## start Stored records

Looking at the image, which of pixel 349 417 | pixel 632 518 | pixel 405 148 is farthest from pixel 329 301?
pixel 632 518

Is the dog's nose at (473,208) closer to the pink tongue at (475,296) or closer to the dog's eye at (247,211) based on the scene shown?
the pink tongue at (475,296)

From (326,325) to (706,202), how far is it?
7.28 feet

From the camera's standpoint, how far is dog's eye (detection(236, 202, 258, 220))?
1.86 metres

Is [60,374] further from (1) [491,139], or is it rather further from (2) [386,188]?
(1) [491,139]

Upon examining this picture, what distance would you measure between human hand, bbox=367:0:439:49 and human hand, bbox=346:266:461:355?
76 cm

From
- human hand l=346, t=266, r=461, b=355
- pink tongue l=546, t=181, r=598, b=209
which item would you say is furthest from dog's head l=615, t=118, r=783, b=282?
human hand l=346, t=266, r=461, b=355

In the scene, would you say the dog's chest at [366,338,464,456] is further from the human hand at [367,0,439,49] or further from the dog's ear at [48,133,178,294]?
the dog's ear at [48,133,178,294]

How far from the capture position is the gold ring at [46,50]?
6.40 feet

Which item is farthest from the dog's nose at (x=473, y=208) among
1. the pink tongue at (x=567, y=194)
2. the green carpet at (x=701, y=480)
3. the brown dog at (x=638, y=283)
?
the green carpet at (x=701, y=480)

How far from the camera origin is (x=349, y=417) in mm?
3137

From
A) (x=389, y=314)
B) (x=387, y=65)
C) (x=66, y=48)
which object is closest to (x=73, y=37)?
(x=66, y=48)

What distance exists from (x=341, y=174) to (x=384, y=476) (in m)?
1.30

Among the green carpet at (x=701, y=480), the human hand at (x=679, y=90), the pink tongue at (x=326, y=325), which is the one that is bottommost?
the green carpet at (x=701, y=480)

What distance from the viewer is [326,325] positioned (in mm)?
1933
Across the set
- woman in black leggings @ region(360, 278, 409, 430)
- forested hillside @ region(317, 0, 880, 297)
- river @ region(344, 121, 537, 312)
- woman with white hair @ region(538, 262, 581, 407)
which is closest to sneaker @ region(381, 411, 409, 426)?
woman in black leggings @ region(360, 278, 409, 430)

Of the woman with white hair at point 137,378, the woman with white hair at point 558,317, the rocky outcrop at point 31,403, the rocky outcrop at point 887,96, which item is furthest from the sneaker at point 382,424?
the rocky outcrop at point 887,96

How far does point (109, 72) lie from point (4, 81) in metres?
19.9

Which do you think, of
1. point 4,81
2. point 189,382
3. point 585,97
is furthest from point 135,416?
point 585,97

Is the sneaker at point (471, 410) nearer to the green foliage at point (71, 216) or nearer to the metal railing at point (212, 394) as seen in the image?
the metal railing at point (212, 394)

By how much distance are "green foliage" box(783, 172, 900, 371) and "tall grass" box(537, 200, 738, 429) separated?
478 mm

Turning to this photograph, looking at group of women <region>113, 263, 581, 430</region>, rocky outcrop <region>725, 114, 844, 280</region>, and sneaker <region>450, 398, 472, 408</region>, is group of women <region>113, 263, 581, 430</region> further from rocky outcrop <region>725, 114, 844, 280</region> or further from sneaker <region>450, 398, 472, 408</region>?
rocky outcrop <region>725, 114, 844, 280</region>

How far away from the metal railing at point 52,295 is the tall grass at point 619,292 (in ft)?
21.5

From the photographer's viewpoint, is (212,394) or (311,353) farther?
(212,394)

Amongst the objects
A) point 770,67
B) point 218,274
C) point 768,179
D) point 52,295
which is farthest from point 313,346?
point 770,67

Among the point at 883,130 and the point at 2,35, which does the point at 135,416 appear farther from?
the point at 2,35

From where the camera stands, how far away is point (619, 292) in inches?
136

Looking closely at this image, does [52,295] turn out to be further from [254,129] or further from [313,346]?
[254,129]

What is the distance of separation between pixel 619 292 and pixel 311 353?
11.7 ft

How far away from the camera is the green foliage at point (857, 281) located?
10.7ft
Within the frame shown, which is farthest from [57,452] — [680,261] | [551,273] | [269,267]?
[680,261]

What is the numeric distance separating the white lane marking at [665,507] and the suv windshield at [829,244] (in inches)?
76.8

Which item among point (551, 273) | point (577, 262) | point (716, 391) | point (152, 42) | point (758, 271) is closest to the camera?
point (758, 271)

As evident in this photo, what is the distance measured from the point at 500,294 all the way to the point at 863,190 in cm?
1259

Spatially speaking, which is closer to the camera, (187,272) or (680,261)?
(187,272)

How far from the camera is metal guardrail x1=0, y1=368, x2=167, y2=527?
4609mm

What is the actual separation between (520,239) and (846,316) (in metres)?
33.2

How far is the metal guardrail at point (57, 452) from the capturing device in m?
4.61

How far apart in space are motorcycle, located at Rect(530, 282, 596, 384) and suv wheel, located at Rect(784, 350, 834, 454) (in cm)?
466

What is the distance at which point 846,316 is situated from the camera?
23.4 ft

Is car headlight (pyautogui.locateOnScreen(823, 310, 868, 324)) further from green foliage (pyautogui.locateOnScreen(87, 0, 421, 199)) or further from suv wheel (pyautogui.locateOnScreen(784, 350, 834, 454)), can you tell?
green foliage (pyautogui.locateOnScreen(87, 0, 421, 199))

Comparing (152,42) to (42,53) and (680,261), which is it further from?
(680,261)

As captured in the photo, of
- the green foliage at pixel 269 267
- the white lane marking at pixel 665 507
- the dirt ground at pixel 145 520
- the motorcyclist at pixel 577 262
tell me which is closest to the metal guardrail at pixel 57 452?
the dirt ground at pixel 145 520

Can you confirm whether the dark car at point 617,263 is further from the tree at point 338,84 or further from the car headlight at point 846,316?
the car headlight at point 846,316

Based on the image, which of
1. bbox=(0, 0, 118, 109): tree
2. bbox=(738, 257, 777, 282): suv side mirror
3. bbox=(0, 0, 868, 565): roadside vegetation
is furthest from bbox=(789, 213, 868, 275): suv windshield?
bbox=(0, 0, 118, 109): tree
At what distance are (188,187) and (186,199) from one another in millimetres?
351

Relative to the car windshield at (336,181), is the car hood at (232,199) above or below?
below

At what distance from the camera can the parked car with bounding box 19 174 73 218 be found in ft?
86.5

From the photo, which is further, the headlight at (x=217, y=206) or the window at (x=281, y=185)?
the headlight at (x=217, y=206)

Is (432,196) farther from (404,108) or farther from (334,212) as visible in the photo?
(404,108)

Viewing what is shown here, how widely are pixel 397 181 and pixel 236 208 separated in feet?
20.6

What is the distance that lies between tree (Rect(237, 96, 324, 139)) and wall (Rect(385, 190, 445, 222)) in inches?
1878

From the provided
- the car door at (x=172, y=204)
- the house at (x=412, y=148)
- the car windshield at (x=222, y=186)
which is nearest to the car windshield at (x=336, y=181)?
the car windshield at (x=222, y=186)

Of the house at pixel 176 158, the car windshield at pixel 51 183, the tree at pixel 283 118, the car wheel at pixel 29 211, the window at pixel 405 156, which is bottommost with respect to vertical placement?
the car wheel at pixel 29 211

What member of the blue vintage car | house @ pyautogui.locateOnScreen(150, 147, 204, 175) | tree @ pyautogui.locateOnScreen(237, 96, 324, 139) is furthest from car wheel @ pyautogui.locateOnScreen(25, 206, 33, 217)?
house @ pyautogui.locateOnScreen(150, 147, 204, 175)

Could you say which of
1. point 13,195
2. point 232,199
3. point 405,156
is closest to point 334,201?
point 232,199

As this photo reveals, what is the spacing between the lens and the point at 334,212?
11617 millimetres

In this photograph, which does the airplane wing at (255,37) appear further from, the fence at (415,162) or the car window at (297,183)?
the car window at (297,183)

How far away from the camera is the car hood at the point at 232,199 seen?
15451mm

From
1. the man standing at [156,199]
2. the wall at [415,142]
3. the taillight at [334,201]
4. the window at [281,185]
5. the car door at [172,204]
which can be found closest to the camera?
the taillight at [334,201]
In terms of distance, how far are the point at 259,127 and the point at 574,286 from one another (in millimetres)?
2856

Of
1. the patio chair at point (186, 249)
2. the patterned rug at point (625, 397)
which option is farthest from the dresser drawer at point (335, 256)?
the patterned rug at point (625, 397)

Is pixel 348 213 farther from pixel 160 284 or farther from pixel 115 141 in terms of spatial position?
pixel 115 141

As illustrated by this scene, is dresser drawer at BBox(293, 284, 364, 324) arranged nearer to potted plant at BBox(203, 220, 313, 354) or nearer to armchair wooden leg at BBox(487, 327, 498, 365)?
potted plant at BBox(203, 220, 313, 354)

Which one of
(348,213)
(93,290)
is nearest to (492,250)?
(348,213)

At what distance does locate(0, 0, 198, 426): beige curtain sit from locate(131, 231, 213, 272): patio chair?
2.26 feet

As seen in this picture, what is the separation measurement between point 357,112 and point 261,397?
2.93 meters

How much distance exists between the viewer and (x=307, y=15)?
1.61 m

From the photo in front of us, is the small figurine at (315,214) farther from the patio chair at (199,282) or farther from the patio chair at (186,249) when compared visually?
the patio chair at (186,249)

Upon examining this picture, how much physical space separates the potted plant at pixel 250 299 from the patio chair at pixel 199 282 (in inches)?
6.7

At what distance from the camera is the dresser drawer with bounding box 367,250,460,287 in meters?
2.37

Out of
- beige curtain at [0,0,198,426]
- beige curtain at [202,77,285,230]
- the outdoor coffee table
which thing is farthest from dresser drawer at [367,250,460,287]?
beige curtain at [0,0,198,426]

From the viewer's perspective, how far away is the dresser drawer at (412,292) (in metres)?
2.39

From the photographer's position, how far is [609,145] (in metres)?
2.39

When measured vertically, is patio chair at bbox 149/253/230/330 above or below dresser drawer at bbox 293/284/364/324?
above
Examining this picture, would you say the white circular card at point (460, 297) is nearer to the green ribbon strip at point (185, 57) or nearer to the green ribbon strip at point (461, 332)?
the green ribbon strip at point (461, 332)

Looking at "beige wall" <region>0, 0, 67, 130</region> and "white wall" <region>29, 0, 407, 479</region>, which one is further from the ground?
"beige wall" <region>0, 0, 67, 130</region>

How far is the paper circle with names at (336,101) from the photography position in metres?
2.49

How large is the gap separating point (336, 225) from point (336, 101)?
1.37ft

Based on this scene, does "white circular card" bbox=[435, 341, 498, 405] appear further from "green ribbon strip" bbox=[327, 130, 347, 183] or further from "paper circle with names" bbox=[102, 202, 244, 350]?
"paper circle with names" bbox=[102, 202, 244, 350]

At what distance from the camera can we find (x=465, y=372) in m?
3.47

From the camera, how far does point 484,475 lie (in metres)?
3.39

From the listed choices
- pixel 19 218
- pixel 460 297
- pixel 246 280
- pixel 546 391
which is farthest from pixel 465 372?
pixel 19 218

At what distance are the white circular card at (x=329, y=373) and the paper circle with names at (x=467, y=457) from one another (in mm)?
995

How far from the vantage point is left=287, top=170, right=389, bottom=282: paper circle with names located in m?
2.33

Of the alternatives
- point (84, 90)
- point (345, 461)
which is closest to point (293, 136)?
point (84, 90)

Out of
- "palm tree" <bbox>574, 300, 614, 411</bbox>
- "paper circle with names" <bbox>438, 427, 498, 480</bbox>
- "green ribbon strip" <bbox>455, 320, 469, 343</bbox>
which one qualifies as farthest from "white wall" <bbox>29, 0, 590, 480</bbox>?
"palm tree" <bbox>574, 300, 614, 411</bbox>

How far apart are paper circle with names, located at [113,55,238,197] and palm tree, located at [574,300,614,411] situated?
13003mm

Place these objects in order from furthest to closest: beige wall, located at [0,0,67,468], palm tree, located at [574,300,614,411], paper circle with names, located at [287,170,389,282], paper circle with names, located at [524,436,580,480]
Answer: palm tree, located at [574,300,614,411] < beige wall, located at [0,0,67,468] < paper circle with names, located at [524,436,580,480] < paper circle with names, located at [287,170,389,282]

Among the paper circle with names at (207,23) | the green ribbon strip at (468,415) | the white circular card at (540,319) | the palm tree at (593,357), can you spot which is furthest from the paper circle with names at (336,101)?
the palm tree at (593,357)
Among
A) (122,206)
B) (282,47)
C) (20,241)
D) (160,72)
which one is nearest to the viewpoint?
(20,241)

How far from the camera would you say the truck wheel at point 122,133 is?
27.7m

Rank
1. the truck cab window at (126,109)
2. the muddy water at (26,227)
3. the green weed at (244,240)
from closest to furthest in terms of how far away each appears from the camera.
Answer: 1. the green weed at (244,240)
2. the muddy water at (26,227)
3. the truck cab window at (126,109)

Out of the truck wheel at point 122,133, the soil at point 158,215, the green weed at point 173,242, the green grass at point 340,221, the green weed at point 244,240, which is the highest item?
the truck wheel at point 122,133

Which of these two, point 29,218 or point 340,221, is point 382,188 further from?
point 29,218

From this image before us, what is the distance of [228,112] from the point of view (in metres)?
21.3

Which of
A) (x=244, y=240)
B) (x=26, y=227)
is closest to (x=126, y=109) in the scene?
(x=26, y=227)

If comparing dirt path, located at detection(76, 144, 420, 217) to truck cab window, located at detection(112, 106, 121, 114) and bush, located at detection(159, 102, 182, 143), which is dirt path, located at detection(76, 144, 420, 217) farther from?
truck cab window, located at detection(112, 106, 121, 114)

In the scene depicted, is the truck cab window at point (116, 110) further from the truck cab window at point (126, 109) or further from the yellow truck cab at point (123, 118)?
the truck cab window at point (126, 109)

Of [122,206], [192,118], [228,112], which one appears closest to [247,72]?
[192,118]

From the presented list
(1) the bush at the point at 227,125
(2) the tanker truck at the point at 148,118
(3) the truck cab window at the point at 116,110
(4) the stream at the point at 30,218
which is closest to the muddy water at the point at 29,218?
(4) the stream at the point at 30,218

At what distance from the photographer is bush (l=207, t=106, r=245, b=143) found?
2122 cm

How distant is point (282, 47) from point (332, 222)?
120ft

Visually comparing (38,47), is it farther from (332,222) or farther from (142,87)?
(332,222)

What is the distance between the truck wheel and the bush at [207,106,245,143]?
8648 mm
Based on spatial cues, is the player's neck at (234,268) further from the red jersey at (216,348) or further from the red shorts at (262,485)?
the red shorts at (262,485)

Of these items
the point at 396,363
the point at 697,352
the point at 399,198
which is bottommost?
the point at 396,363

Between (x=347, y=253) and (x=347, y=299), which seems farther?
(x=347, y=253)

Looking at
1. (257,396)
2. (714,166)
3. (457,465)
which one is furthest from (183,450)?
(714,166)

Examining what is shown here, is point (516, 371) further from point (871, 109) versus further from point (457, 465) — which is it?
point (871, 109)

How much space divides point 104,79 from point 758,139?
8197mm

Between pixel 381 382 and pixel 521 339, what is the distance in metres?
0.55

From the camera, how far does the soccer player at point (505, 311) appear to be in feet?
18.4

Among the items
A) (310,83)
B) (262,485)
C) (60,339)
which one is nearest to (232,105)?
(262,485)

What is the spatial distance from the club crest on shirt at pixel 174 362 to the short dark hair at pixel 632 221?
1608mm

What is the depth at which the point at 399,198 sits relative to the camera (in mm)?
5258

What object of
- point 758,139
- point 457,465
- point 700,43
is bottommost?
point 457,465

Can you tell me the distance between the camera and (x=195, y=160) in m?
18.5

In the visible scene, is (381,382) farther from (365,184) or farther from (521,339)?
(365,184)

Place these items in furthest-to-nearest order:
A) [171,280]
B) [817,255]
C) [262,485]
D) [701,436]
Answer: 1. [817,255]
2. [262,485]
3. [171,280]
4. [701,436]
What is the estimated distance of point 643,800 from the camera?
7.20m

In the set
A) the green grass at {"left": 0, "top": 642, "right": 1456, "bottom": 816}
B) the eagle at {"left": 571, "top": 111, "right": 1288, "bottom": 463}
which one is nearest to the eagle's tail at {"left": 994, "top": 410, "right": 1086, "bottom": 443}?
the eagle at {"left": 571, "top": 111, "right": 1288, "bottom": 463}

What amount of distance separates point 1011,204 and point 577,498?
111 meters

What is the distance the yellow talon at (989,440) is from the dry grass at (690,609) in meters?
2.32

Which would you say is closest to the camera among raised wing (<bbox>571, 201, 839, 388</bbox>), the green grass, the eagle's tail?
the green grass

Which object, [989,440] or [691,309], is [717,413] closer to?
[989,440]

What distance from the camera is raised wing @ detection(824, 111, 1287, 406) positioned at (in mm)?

## end Stored records

Challenge ->
Lay out as a numbered list, with blank lines left out, the part of the material that opens with the line containing "Which would you" and runs through the final line.

Response ->
1. Which would you say is closest to the camera among raised wing (<bbox>571, 201, 839, 388</bbox>), the green grass, the eagle's tail?
2. the green grass
3. Which object, [989,440] or [691,309], is [717,413] closer to?
4. [989,440]
5. What distance from the camera is raised wing @ detection(824, 111, 1287, 406) positioned at (in mm)?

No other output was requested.